CytoTRACE 1, the predecessor of CytoTRACE 2, introduced transcriptional diversity quantified through gene counts as a correlate of developmental potential and exploited this concept to predict relative cellular potency from scRNA-seq3. CytoTRACE 1 (v.0.3.3) was applied with default parameters.

SCENT (SR)

SCENT estimates relative cellular potency from scRNA-seq and a reference protein–protein interaction (PPI) network using single-cell signaling entropy (SR), a measure of the diversity of molecular pathway activity in a cell15. SCENT (v.1.0.3) was executed with the ‘net13Jun12’ human PPI network provided with the package and otherwise default parameters. For mouse datasets, genes were first mapped to human orthologs as described above. All gene symbols were converted to Entrez ID using org.Hs.eg.db (v.3.15.0) in R. Gene expression matrices were normalized per documentation recommendation (https://github.com/aet21/SCENT/blob/master/vignettes/SCENT.Rmd).

SCENT (CCAT)

CCAT, implemented within the SCENT package, was developed as a highly efficient alternative to the original SCENT method, SCENT (SR)14. CCAT was applied with the same package, PPI network, and preprocessing steps described above (‘SCENT (SR)’) with expression datasets prepared as per documentation recommendations.

FitDevo

Similar to SCENT (CCAT), FitDevo infers cellular potency from the correlation between gene expression and a measure of gene weights20. FitDevo (v.1.2.0) was applied following tutorial instructions with binary gene weight matrix downloaded from the same source (https://github.com/jumphone/FitDevo/#demo-1–infer-developmental-potential-dp-using-expression-matrix-of-scrna-seq-data).

SLICE

SLICE relies on transcriptomic entropy for cellular potency prediction and lineage reconstruction, estimating entropy over functional groups of genes computed from Gene Ontology annotations17. SLICE (v.0.99.0) was applied according to demo details from the method’s GitHub page (https://github.com/xu-lab/SLICE/blob/master/demo/FB.R).

StemID

StemID infers cellular differentiation trajectories from scRNA-seq data with a clustering-based algorithm analyzing links between clusters16. StemID, implemented in RaceID (v.0.1.4), was run according to documentation vignette instructions (https://cran.r-project.org/web/packages/RaceID/vignettes/RaceID.html). For each dataset, an SCseq object was initialized from each input gene expression matrix using filterData() with mintotal = 10. Ltree() and compentropy() were then applied consecutively to obtain the StemID score for cell potency.

scTour

scTour implements a deep learning architecture combining a variational autoencoder with a neural ordinary differential equation to reconstruct the developmental trajectory of an input scRNA-seq dataset, oriented according to gene counts19. scTour (v.1.0.0) was trained and applied to each dataset individually per ‘Model training’ documentation vignette instructions at https://sctour.readthedocs.io/en/latest/notebook/scTour_inference_PostInference_adjustment.html.
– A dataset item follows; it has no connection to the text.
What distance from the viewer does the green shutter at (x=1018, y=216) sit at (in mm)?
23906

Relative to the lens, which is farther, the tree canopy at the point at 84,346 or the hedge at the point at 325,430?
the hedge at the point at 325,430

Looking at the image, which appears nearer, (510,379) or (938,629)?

When the raw count matrix was available for the dataset, the negative binomial conditioned likelihood loss function was used. Otherwise, the CPM/TPM expression matrix was log2-transformed, and the mean squared error loss function was used instead. Cell potency scores were obtained from the developmental pseudotime predictions extracted from the model training output with get_time().

mRNAsi

mRNAsi utilizes a one-class logistic regression framework to construct a cellular stemness index applicable to cell potency estimation from bulk and scRNA-seq data18. mRNAsi was trained as described previously3. All input gene expression matrices were CPM/TPM normalized and log2-transformed.

Gene sets

The predictive capacity of 18,706 annotated gene sets (17,810 gene sets from MSigDB36 and 896 gene sets of transcription factor binding sites from ENCODE/ChEA34,35) was assessed via GSEA. For each gene set, the AddModuleScore() function with default parameters from Seurat (v.4.3.0) was applied to each expression matrix normalized via Seurat’s NormalizeData() function.

Comparison to scVelo

As scVelo5 relies on splicing kinetics, necessitating the processing of raw sequencing data, we limited our analyses to nine ground truth datasets from the test cohort that were generated by platforms with built-in support by velocyto and for which raw sequencing data are publicly available (Supplementary Tables 1 and 14). Raw FASTQ files for seven of these datasets, namely ‘BM-MNC (CITE-seq)’, ‘Retinal neurons (10x)’, ‘Pancreas (10x)’, ‘Peripheral glia (Smart-seq2)’, ‘Skeletal stem cell (C1)’ and ‘HSCs and MPPs (inDrop)’, were obtained from the Sequence Read Archive (SRA) from NCBI, with study IDs SRP188993, SRP168426, SRP200419, SRP109011, SRP239468 and SRP094420, respectively. For ‘Peripheral glia (Smart-seq2)’, we analyzed sample IDs prefixed with ‘E12.5’. Notably, raw FASTQ files were only available for 227 of 473 cells in the ‘Skeletal stem cell (C1)’ dataset. For the remaining two datasets, ‘Mouse neurogenesis (10x)’ and ‘Mouse mature neural cell types (10x)’, data were obtained as BAM files from SRA study ID SRP476153.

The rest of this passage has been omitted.